[Exercise]: Reproduce the entries verbatim from the line containing "this 393×600 image." through the end of the entries, including both ends. Omit the pictures from your reproduction.

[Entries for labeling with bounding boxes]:
================================

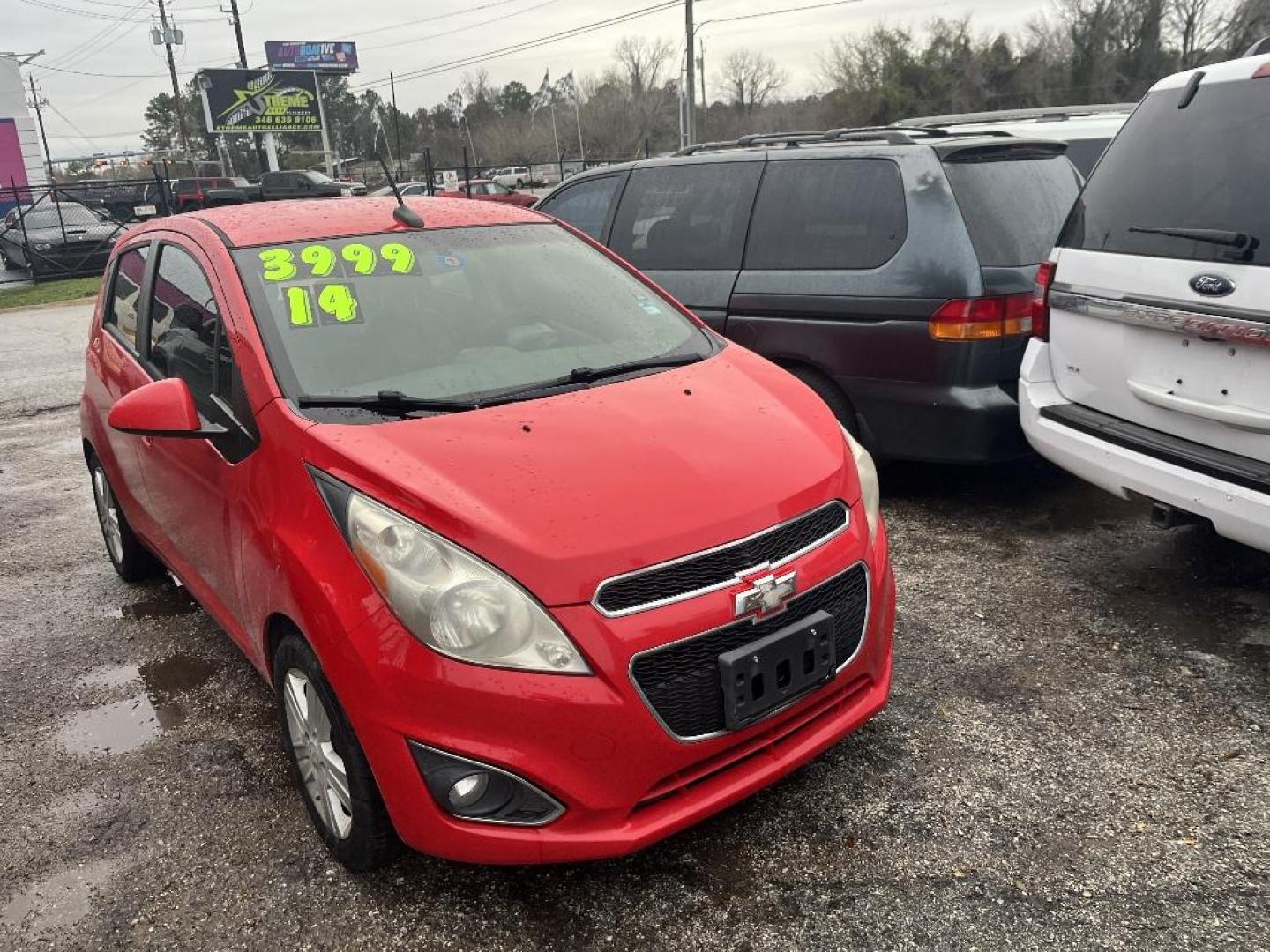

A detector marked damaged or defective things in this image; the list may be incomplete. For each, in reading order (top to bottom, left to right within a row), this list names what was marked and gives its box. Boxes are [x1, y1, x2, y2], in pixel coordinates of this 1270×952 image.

missing front license plate [720, 610, 840, 730]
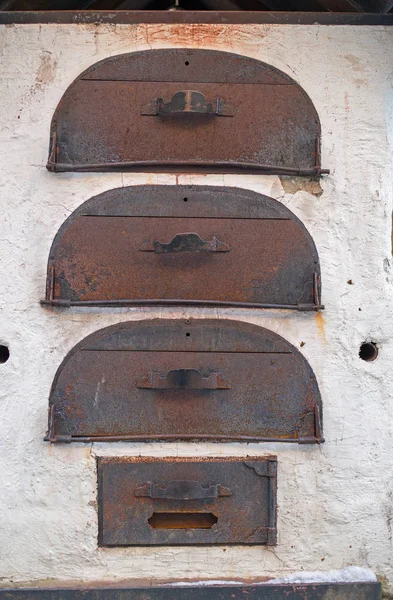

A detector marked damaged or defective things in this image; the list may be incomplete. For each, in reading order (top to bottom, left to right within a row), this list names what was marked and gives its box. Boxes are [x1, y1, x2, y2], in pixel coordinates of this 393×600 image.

rusted metal surface [45, 50, 328, 175]
rusty iron door [46, 49, 328, 176]
rusted metal surface [40, 185, 322, 312]
rusty iron door [40, 185, 322, 312]
rusted metal surface [45, 316, 322, 442]
rusty iron door [46, 318, 322, 446]
rusted metal surface [97, 458, 278, 548]
rusty iron door [97, 458, 278, 548]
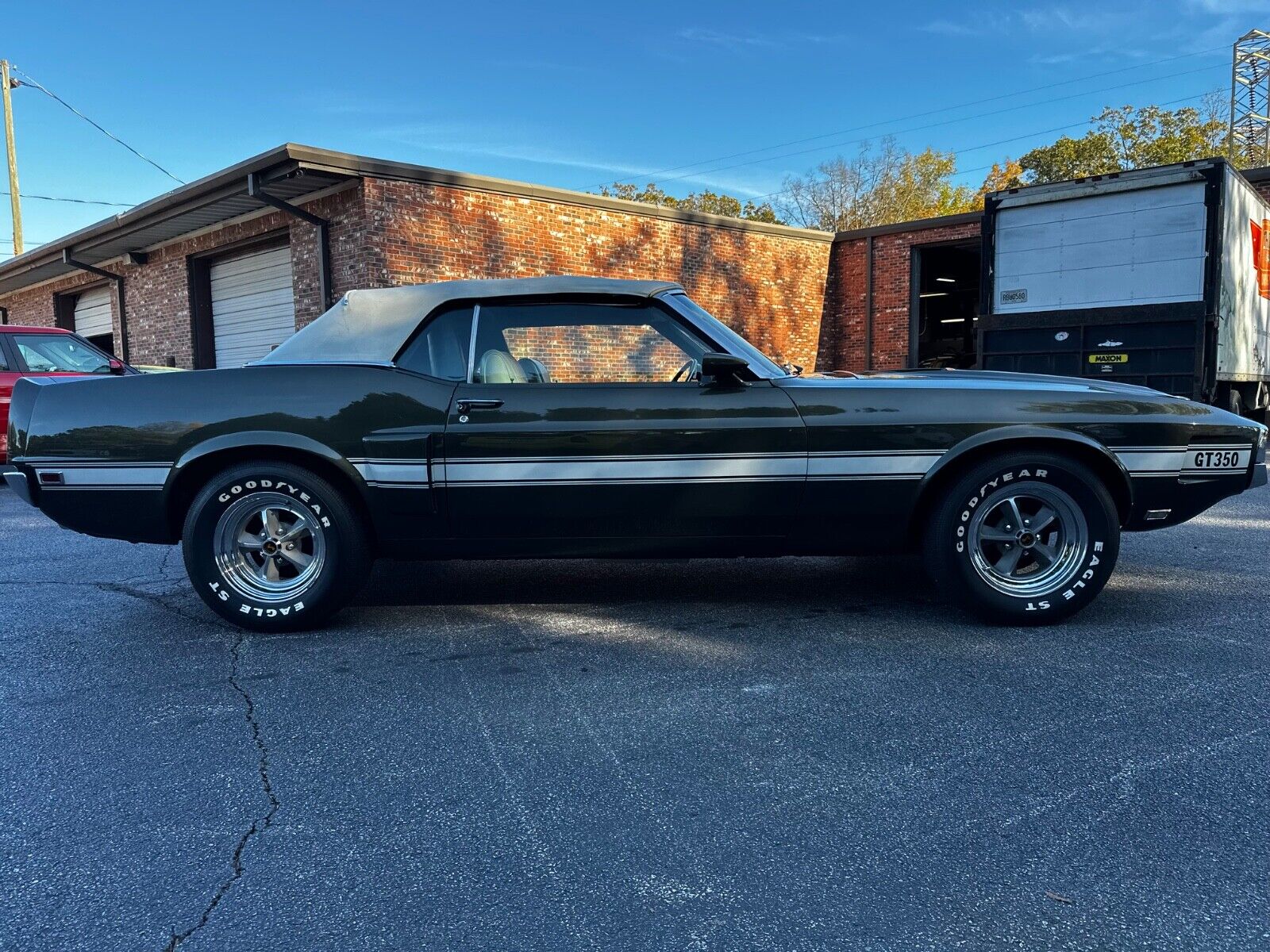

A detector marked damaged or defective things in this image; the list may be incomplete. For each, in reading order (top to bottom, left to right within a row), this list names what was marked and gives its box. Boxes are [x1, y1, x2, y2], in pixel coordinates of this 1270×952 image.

crack in asphalt [165, 635, 279, 952]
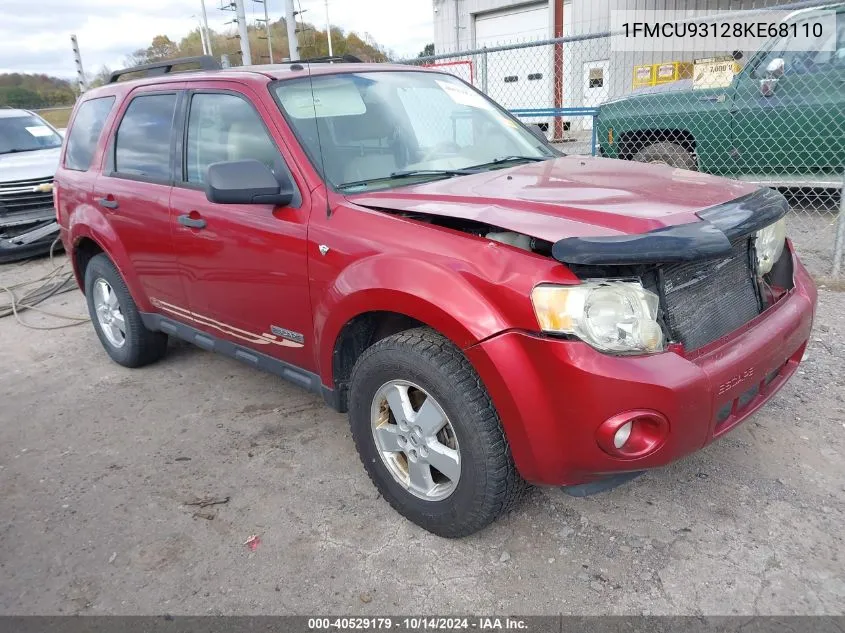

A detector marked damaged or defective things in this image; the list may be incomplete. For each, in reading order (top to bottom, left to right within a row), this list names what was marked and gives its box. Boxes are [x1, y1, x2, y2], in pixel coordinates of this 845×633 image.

================================

[Exercise solution]:
A detector marked damaged or defective things in this image; the list may be incomplete. For each, in reading order (top to bottom, left to right within a row), this list names what was marked and gives its box. Boxes are [x1, y1, x2, y2], in pixel coordinates of this 393×600 image.

rusted metal surface [45, 50, 328, 175]
rusty iron door [46, 49, 328, 176]
rusted metal surface [40, 185, 322, 312]
rusty iron door [40, 185, 322, 312]
rusted metal surface [45, 316, 322, 442]
rusty iron door [46, 318, 322, 446]
rusted metal surface [97, 458, 278, 548]
rusty iron door [97, 458, 278, 548]

A detector marked damaged or defective things in this image; the list may be incomplete. For each, in reading order (top to bottom, left to right within a row), this list names what was marked and gives its box. Boxes are [x1, y1, x2, y2], in pixel coordinates of this 1270×952 image.

crack in asphalt [165, 635, 279, 952]

A detector marked damaged or defective things in this image; the list may be incomplete. For each, in reading order (top to bottom, left to right within a row), this list names what was marked and gives its box. Boxes are [x1, y1, x2, y2], in pixel coordinates of this 845×633 image.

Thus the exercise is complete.